Mas o rigor ainda suscita outras considerações. Tenho à minha frente o Orçamento do Estado para 2010. É um grosso volume com 736 páginas. Abro-o na 312 e cito o que lá está: "... A despesa consolidada do Ministério da Educação (MEDU) atinge o montante de 7275,7 milhões de euros ... Face à estimativa da despesa do ano de 2009, o orçamento do MEDU representa um acréscimo de 0,8%, acréscimo que se verifica ... sobretudo nas dotações específicas para o Ensino Particular e Cooperativo e para a Educação Pré-Escolar (sublinhado meu)." Quer isto dizer que quem aprovou o Orçamento do Estado de 2010 sabia que a despesa iria crescer 623,8 milhões de euros. E teimo no rigor. No documento em análise, na página 38, diz-se que a dotação orçamental da Educação foi corrigida para menos 20,6 milhões de euros. Será cumprida a correcção? Não sei, não sabemos. Mas está lá.

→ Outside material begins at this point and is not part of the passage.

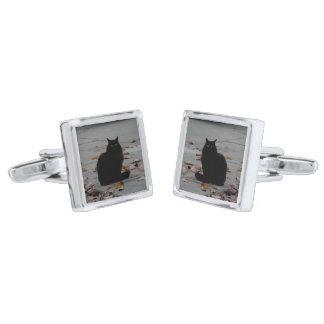 Cufflinks - Fluffy chocolate cat Silver Finish Cuff Links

Os défices não são necessariamente peçonhentos. Se forem movidos por boas causas, isto é, investimento produtivo, e se estiverem controlados, isto é, se o "passivo" que representam puder ser pago pelo "activo" que os contraiu, são instrumentos de desenvolvimento e progresso. O problema do país reside na não verificação destas premissas básicas e daí a urgência em cortar despesa. Mas não se pode cortar despesa clamando esquizofrenicamente corta, corta, corta. Não chega. É preciso dizer onde e mostrar que se conhecem os cenários de consequências, negativas e positivas. Este era um belo trabalho de investigação jornalística que o Jornal de Negócios poderia promover, em vez de malhar nos professores. Deixo-lhe exíguas pistas:
  • Quanto se gastou, e com que resultados, nos programas de modernização tecnológica das escolas? Só os últimos portáteis a entregar a crianças que deles não necessitam importam em 50 milhões de euros. 
  • Quanto custou até agora cada metro quadrado reconstruído pela Parque Escolar? 
  • Quanto custam a avaliação do desempenho e a gestão das escolas, que destruíram a estabilidade dos professores? 
  • Quanto custa cada aluno dos mais que polémicos Cursos de Educação e Formação (CEF) e Cursos de Educação e Formação para adultos (EFA)
  • Quanto custaram o Plano de Recuperação da Matemática e todos os outros que se criam porque o que devia funcionar não funciona?